*** Selected text ***

Hells Gate. On my first full day on Saba, I’m clinging to Hells Gate. (It’s where my cottage is, silly.)
2017. I met Anne Becker in Duvall, Washington. She eclipses the thanklessness of creativity. Her friendship and support have become a balm and a salve.
She started coming to Saba twenty years ago when she worked in the viper pit of Washington DC. Paradise was a sea-locked volcano accessible by one scary landing strip. Saba was her escape from the crazy.
I wonder where those beltway types escape now. Okay, not really.
Anne and I have much in common: an interest in history; fascination with the royals; a love of reading; a metamorphosis in our politics; a love of good food and drink and adventure; our health.
But she is more fearless than I.
For instance, she will pick up any animal and bewitch it to love her. She cooks city blocks around me. She engages anyone in conversation and already knows everyone on Saba, while I hide in this house and try not to talk to people.

*** End of Selected text ***
*** Given data ***

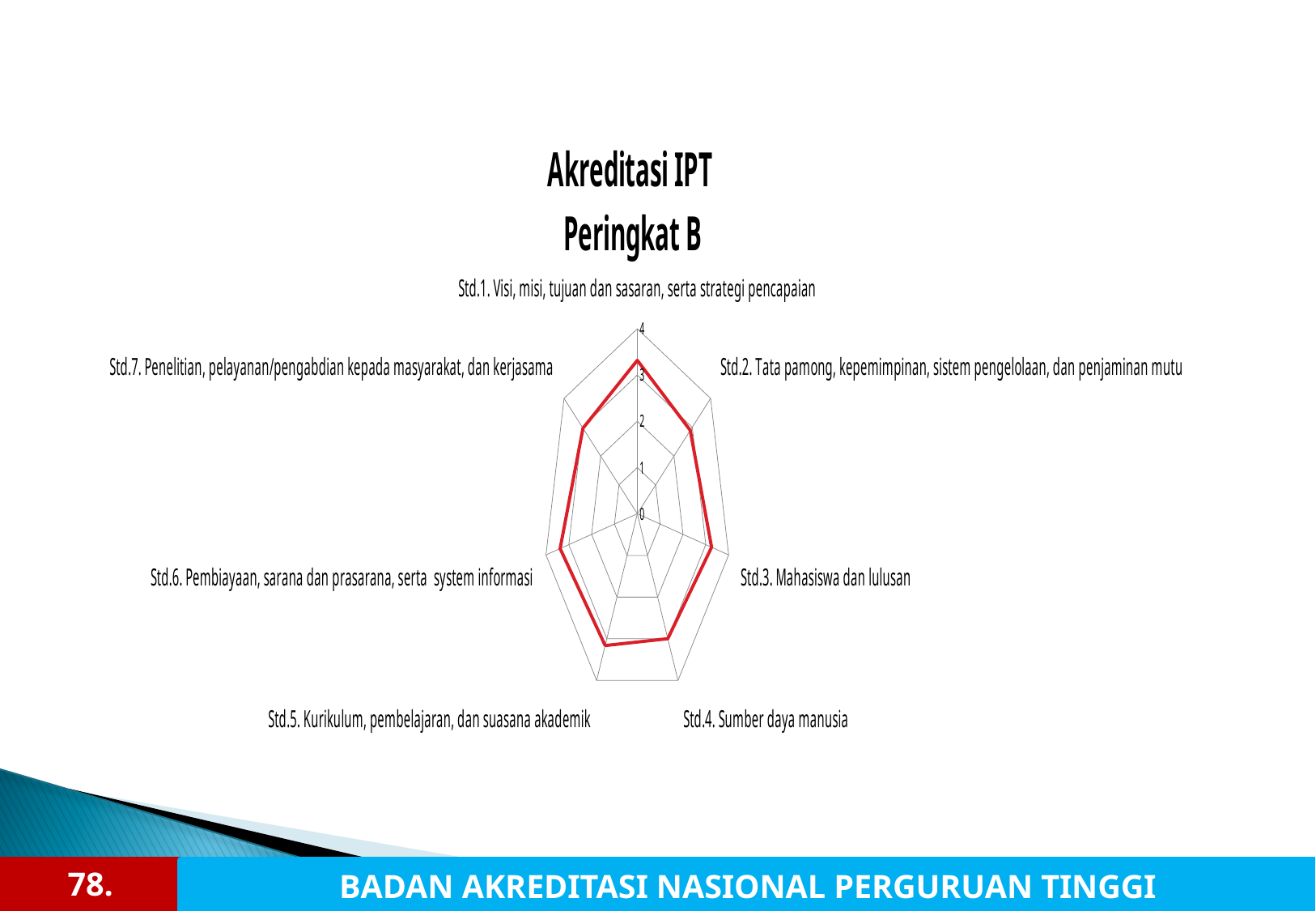
Is the value for Std.6 (Pembiayaan, sarana dan prasarana, serta system informasi) greater or less than 2? greater Is the value for Std.4 (Sumber daya manusia) greater or less than 4? less Is the value for Std.1 (Visi, misi, tujuan dan sasaran, serta strategi pencapaian) greater or less than 2? greater What is the highest value shown on the chart's axis scale? 4 How many standards (categories) are plotted on the radar chart? 7 What is the title of the chart? Akreditasi IPT Peringkat B What kind of chart is shown on the slide? radar chart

*** End of Given data ***

:: What to work on ::
1) In the Saba piece, where and in what year did the writer meet Anne Becker?
2) Summarize the Saba piece in two sentences.
3) Pull out everything in the Saba piece from "2017. I met" down to "talk to people.".
None of the lines above are needed here.

:: Results of the tasks ::
1) In Duvall, Washington, in 2017.

2) On a first full day on Saba, the writer is staying in a cottage at Hells Gate and reflects on Anne Becker, a friend met in 2017 who started coming to Saba twenty years ago to escape her work in Washington DC. The two share many interests, but Anne is more fearless: she wins over any animal, cooks far better, and already knows everyone on Saba, while the writer hides in the house.

3)
2017. I met Anne Becker in Duvall, Washington. She eclipses the thanklessness of creativity. Her friendship and support have become a balm and a salve.
She started coming to Saba twenty years ago when she worked in the viper pit of Washington DC. Paradise was a sea-locked volcano accessible by one scary landing strip. Saba was her escape from the crazy.
I wonder where those beltway types escape now. Okay, not really.
Anne and I have much in common: an interest in history; fascination with the royals; a love of reading; a metamorphosis in our politics; a love of good food and drink and adventure; our health.
But she is more fearless than I.
For instance, she will pick up any animal and bewitch it to love her. She cooks city blocks around me. She engages anyone in conversation and already knows everyone on Saba, while I hide in this house and try not to talk to people.